I’ve been trying to nail down the transformation coefficients for my Seestar S50 from TR, TG, TB to Johnson-Cousins(J-C) R,G,B. I don’t know if this is universal for these instruments or just my unit. I’m generally trying to capture eclipses on the Eclipsing Binary section legacy list and I think that untransformed TG is good enough for that. However, I want determine the transformation to J-C VBR for other stars.
Every clear moonless night I try to image a standard field or cluster to as it crosses the meridian for my location. When I generate coefficients with Transformation Generator, the results from imaging M67 seem to be systematically different from imaging Landolt fields. Has anyone noticed this? I’ve tried to carefully select stars in M67 with a good color range, are not overlapping with the S50’s resolution and have a good signal to noise ratio (SNR).

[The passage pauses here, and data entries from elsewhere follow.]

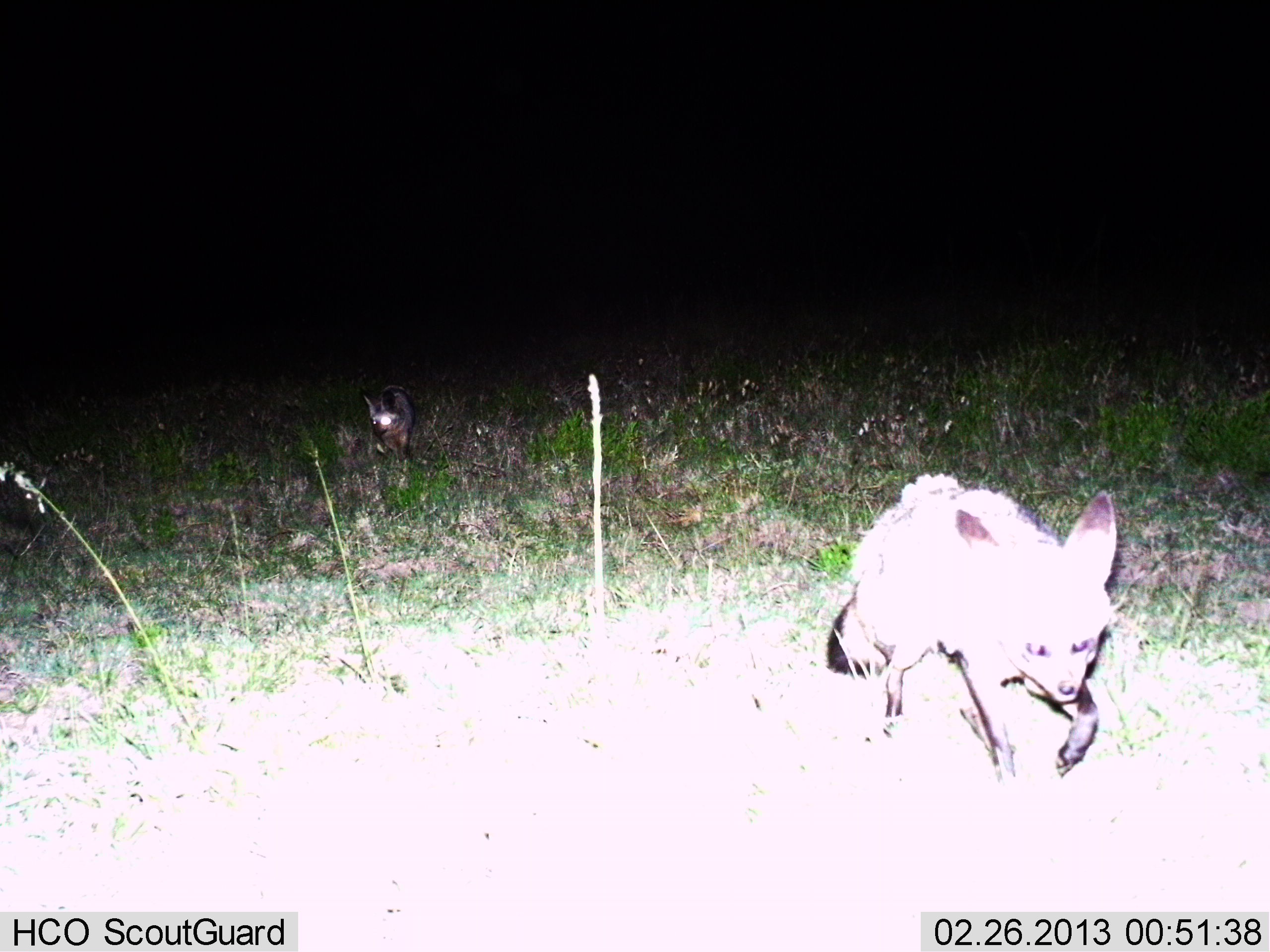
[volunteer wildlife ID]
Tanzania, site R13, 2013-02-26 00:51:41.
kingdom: Animalia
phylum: Chordata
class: Mammalia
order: Carnivora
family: Canidae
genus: Otocyon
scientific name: Otocyon megalotis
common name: bat-eared fox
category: batearedfox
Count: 1.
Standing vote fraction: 12%.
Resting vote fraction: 3%.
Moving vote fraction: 97%.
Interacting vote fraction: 0%.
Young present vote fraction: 0%.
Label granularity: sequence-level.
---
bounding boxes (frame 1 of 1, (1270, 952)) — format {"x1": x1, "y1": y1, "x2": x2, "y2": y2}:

The images are taken slightly defocused because of the one shot color chip, and are calibrated with flats. They are also calibrated with darks taken during the imaging session so the temperatures are similar if not the same. I debayer the colors and stack to improve the SNR.
I’m next going to try to determine the quality of my flats to see if there are any systematics. I guess what I’m asking is: has anyone run across this issue with the S50?
I’m using NINA to capture data and given a clear night and good horizons, an avalanche of data can be produced from these units.
It is pretty unlikely that you need flats given the size of the Seestar’s sensor. Also, the FITS files it produces are already dark-subtracted, so you might actually be introducing some errors if you’re manually subtracting dark frames again.
Just how far off are your results from the Landolt fields vs. M67? Are your results for a given field consistent from night-to-night?
Thanks for replying so quickly. I’m using NINA to acquire my images so I do need to subtract darks. Applying flats are what I’ve always done for photometry as part of good practice.
I’m going to review all of my images of standard fields and reprocess them again and see if I get the same results.
Using a Bayer matrix sensor the transform coefficients will generally have more scatter from night to night. Many reasons why…
We really need to see the values of the coefficients and the least-squares generated coefficient standard errors to evaluate the significance of any “bias” you mention.
I keep a roll-up spreadsheet that contains all the transform coefficents, coefficient standard errors for the large number of sensor-OTA combinations I have used over the years. Due to scatter from night-to-night I use the long-term average transform coefficients. For one DSLR-OTA I have 60 coefficients taken over one year using a mix of cluster and Landolt fields. For one CCD-OTA I have 44 coefficients taken over four years.
I must admit that I have not analyzed the transform coefficents for bias evidence between Landolt and other standard fields. Any actual bias would be very small and not likely detectable by amateurs. All the scatter I’ve seen is attributable to small numbers of stars in the L-S fits and Bayer matrix sensors from slight focus differences which can cause more scatter in the transform coefficients.